Norman, who ranked near the top of most statistical categories kept by the PGA last year, will be busy as usual in 1987.
"I'm playing 19 tourneys, the exact same schedule as I did last year. Four or five in Europe, a couple of tourneys in Australia," he says. "The same as I've done for the past 10 years or so."
Norman says the international traveling hasn't bothered him or affected his play.
"The only mistake I made last year was playing that nine weeks in a row," Norman says. "I've never done it before and I guess you have to do it once to learn that you can't do it ever again."
Norman says he enjoyed the learning experience, even if it did affect his play on the tour. The key is to know when to schedule rest periods.
"It's like anything. You don't know how far you can push yourself until you do it," he says. "I didn't mind playing nine weeks in a row. The problem was that I didn't get enough rest. In Australia, four or five nights I was going out at banquets or award dinners. That was what killed me."
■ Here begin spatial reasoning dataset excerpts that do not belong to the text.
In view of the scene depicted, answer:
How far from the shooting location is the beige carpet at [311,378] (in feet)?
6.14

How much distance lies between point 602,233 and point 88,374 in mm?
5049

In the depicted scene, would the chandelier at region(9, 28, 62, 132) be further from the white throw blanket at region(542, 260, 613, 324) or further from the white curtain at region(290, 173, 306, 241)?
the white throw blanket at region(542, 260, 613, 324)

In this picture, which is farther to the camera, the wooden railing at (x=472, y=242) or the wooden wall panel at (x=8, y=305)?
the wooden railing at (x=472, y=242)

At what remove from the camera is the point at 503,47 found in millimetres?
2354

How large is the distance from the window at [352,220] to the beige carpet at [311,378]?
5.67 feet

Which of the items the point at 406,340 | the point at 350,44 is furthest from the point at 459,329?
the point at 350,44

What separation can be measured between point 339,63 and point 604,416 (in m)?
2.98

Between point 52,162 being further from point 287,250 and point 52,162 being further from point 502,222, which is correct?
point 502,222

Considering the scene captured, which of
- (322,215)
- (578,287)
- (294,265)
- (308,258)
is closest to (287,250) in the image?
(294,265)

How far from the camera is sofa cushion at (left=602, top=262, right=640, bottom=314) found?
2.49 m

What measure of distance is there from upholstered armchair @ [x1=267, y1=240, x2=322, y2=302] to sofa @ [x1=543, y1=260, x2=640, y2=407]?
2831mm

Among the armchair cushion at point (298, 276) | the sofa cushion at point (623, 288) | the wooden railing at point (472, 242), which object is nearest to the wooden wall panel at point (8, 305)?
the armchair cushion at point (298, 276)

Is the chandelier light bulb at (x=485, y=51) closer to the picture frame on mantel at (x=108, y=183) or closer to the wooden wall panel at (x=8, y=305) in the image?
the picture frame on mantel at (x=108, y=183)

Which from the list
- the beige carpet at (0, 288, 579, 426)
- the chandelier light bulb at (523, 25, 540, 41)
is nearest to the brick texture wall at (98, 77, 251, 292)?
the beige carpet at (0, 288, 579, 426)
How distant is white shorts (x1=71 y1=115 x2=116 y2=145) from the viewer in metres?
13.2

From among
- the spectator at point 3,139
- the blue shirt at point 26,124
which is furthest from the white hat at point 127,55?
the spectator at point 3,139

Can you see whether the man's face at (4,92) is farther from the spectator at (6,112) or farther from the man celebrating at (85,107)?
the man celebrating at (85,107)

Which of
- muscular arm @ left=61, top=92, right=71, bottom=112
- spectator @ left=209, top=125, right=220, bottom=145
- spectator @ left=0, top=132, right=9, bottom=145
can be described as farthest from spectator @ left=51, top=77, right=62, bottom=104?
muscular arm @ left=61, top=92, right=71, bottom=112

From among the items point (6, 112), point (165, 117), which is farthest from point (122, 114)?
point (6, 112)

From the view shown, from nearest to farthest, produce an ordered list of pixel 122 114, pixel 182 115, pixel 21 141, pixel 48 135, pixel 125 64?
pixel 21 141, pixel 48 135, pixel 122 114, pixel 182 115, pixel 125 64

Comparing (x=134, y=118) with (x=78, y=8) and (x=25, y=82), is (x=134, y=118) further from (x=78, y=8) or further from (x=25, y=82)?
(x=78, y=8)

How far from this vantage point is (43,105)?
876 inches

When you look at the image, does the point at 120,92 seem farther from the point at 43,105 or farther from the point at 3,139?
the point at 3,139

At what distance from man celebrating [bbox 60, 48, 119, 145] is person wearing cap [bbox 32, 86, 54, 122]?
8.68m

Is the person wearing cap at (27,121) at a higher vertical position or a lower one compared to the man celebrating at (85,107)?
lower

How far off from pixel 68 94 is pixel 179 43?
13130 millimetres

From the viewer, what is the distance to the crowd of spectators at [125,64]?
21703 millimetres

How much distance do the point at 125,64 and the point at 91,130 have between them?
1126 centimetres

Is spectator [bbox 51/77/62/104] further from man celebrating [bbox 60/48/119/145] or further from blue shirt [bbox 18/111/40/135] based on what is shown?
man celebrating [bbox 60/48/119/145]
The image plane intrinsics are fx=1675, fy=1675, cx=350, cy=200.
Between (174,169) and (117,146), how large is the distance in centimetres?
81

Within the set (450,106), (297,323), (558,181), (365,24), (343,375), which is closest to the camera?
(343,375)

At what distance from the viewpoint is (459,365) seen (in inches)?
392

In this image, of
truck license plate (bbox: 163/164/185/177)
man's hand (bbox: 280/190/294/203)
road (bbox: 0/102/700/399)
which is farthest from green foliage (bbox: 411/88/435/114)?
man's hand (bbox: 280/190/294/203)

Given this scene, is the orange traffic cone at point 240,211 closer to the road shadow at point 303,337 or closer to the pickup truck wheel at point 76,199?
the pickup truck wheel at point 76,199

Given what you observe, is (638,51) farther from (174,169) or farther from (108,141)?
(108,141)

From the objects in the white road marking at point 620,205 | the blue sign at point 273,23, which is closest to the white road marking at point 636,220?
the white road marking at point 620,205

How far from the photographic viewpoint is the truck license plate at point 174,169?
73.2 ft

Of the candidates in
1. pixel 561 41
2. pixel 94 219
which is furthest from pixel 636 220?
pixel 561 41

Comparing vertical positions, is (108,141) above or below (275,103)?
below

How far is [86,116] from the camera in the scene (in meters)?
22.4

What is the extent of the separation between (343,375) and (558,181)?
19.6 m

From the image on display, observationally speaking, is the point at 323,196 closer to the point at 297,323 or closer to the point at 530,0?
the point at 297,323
The demands on Norman have grown along with his earnings. Demands for him to speak, attend clinics and just handle the celebrity status are a problem for someone who still relishes his home life.
"Everyone wants a piece of the pie," he says. "You basically have to screen it. I work on the Children's Hospital projects, anything to do with kids I will do because I feel for them. It is a little harder to be selective. I want to do everything I can."
Because he insists on competing internationally and in his native Australia, the demands on Norman's time are probably greater than on some of the other superstars on the tour.
"Oh sure. You have to play it by ear and go by feel," he said. "I determine it by trying to help the people who helped me. I like certain golf courses, that's a determining factor. You want to feel comfortable not only with the course but with the people and the atmosphere."
Norman maintains he still has such a love for the game he can't envision the time when he will want to cut back and appear at only selected tournaments like a Jack Nicklaus.
"I probably will eventually, but I'm not thinking about that right now," he says. "I enjoy it so much still."
Returning to Australia is a joy for Norman, who now resides near Orlando, Fla.
"It's still a lot of fun to go back home," he says. "The private life is tough because you're in a hotel and you don't have much time by yourself. I guess on the other hand it's a real lift for me."
However, his countrymen have probably not grasped the level of success he has achieved both in the United States and worldwide.
"I don't think they have, I guess. It's hard for anyone to grasp anything worldwide anymore. I guess only you and your best friends can appreciate it," Norman says.